Task to complete: Restate each record word for word, from the first to the last.

*** Extracted material Section Begins ***

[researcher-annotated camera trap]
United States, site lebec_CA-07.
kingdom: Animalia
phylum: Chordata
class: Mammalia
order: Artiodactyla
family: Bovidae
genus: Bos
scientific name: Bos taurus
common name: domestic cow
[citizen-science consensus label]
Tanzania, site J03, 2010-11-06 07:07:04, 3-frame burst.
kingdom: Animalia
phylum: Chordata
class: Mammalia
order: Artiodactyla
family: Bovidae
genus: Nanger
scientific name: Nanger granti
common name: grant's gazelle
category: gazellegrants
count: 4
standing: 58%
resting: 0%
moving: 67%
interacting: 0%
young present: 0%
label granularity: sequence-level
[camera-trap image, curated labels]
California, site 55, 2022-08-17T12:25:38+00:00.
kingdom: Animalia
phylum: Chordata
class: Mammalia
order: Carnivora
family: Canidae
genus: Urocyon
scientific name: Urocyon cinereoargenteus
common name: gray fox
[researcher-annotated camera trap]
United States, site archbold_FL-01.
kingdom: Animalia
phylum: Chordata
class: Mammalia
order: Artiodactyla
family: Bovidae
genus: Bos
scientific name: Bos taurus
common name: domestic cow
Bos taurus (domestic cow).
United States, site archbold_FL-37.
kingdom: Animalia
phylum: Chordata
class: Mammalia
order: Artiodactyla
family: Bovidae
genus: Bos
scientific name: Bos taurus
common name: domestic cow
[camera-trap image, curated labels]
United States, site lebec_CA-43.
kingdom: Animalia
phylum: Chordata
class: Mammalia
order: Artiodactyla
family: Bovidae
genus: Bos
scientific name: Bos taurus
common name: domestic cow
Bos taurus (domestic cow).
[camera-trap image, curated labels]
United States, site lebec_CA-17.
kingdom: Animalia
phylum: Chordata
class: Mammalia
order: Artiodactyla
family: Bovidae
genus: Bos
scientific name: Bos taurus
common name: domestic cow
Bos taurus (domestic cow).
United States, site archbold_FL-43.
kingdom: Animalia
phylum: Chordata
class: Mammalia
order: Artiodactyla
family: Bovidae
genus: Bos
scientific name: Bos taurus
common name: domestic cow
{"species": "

*** Extracted material Section Ends ***

Answer for the task:
[researcher-annotated camera trap]
United States, site lebec_CA-07.
kingdom: Animalia
phylum: Chordata
class: Mammalia
order: Artiodactyla
family: Bovidae
genus: Bos
scientific name: Bos taurus
common name: domestic cow
[citizen-science consensus label]
Tanzania, site J03, 2010-11-06 07:07:04, 3-frame burst.
kingdom: Animalia
phylum: Chordata
class: Mammalia
order: Artiodactyla
family: Bovidae
genus: Nanger
scientific name: Nanger granti
common name: grant's gazelle
category: gazellegrants
count: 4
standing: 58%
resting: 0%
moving: 67%
interacting: 0%
young present: 0%
label granularity: sequence-level
[camera-trap image, curated labels]
California, site 55, 2022-08-17T12:25:38+00:00.
kingdom: Animalia
phylum: Chordata
class: Mammalia
order: Carnivora
family: Canidae
genus: Urocyon
scientific name: Urocyon cinereoargenteus
common name: gray fox
[researcher-annotated camera trap]
United States, site archbold_FL-01.
kingdom: Animalia
phylum: Chordata
class: Mammalia
order: Artiodactyla
family: Bovidae
genus: Bos
scientific name: Bos taurus
common name: domestic cow
Bos taurus (domestic cow).
United States, site archbold_FL-37.
kingdom: Animalia
phylum: Chordata
class: Mammalia
order: Artiodactyla
family: Bovidae
genus: Bos
scientific name: Bos taurus
common name: domestic cow
[camera-trap image, curated labels]
United States, site lebec_CA-43.
kingdom: Animalia
phylum: Chordata
class: Mammalia
order: Artiodactyla
family: Bovidae
genus: Bos
scientific name: Bos taurus
common name: domestic cow
Bos taurus (domestic cow).
[camera-trap image, curated labels]
United States, site lebec_CA-17.
kingdom: Animalia
phylum: Chordata
class: Mammalia
order: Artiodactyla
family: Bovidae
genus: Bos
scientific name: Bos taurus
common name: domestic cow
Bos taurus (domestic cow).
United States, site archbold_FL-43.
kingdom: Animalia
phylum: Chordata
class: Mammalia
order: Artiodactyla
family: Bovidae
genus: Bos
scientific name: Bos taurus
common name: domestic cow
{"species": "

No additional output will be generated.